If any institution is going to defend the freedom of speech, it is a newspaper. Reporting the news and printing various opinions often rely upon the First Amendment guarantees set forth in the U.S. Constitution.
And yet ... however ... but still ... an 8-1 U.S. Supreme Court ruling this week on the free-speech rights of high school students has a troublesome element to it.
The court’s ruling, in favor of a 14-year-old Pennsylvania girl who let loose with a vulgar Snapchat rant because she didn’t make the varsity cheerleading squad, is an emphatic defense of student free speech rights off campus.
The justices may not have said so directly, but the nature of this case essentially prevents public schools from holding students accountable for almost anything they say, no matter how objectionable.

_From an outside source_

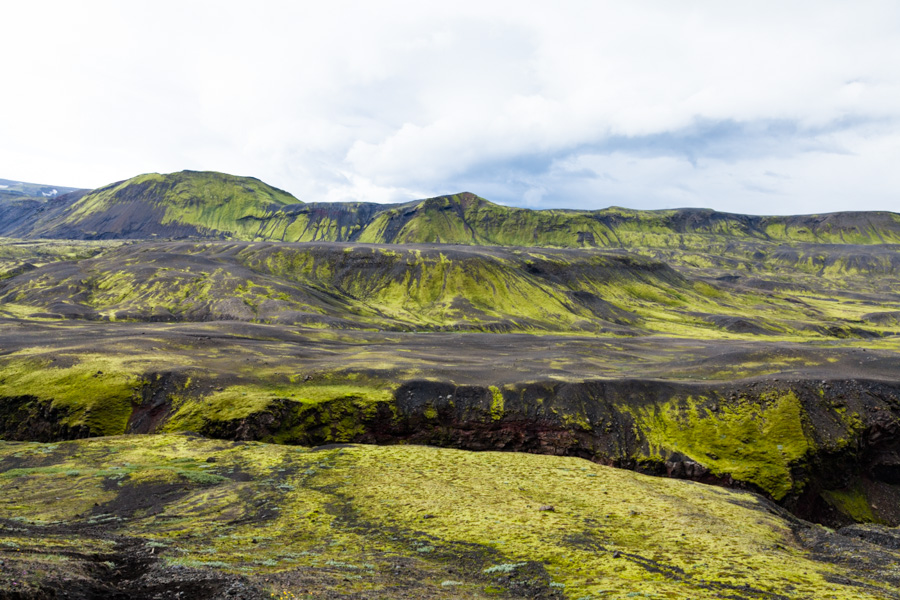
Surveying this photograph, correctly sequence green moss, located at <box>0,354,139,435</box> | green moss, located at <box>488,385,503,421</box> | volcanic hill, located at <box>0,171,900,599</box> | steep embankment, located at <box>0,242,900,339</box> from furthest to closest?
steep embankment, located at <box>0,242,900,339</box>
green moss, located at <box>488,385,503,421</box>
green moss, located at <box>0,354,139,435</box>
volcanic hill, located at <box>0,171,900,599</box>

At a convenience store on a Saturday, the teen posted an image of herself and a friend with middle fingers raised. Her writing with the picture cursed school, softball, cheerleading and “everything.”

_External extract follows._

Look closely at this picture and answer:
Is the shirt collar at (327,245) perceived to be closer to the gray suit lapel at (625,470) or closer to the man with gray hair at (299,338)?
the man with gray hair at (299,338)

When the school’s cheerleading coach found out, he suspended the girl from the junior varsity squad. Her parents filed a federal lawsuit, but a lower court ordered her reinstated, saying that off-campus speech was beyond the school’s authority to punish. The school appealed all the way to the nation’s highest court.
This is slippery turf, and the justices seemed to know it when they heard arguments in the case in April. In a landmark 1969 ruling, the court upheld the First Amendment right of five students to wear black armbands to school as a silent protest against the Vietnam War. This time, the question before the court was whether a school can punish off-campus speech.
It’s easy to come up with hypothetical examples of student speech that might be punished. Justice Elena Kagan suggested one during arguments: Would a website set up by high school boys to rank female classmates’ appearance and sexual availability be protected speech?
That’s a good question, and while it’s clear that the court had no desire to set free-speech limits, the unavoidable fact of this week’s ruling is that Kagan’s hypothetical website just might be protected — until the parents of the girls being ranked get involved.
Justice Stephen Breyer’s ruling specifically said that a school’s “regulatory interests remain significant in some off-campus circumstances.” But if a 14-year-old who is old enough to know better cannot be held accountable for a public cursing festival, then it would be interesting to know exactly what speech schools can legally regulate.
To repeat: First Amendment free speech rights are important, even for students. But being punished for bad behavior and learning from your mistakes are important concepts, too. So the true lesson of this episode has less to do with free speech and more to do with the notion that the judges got it right when they left this young lady off the cheerleading squad.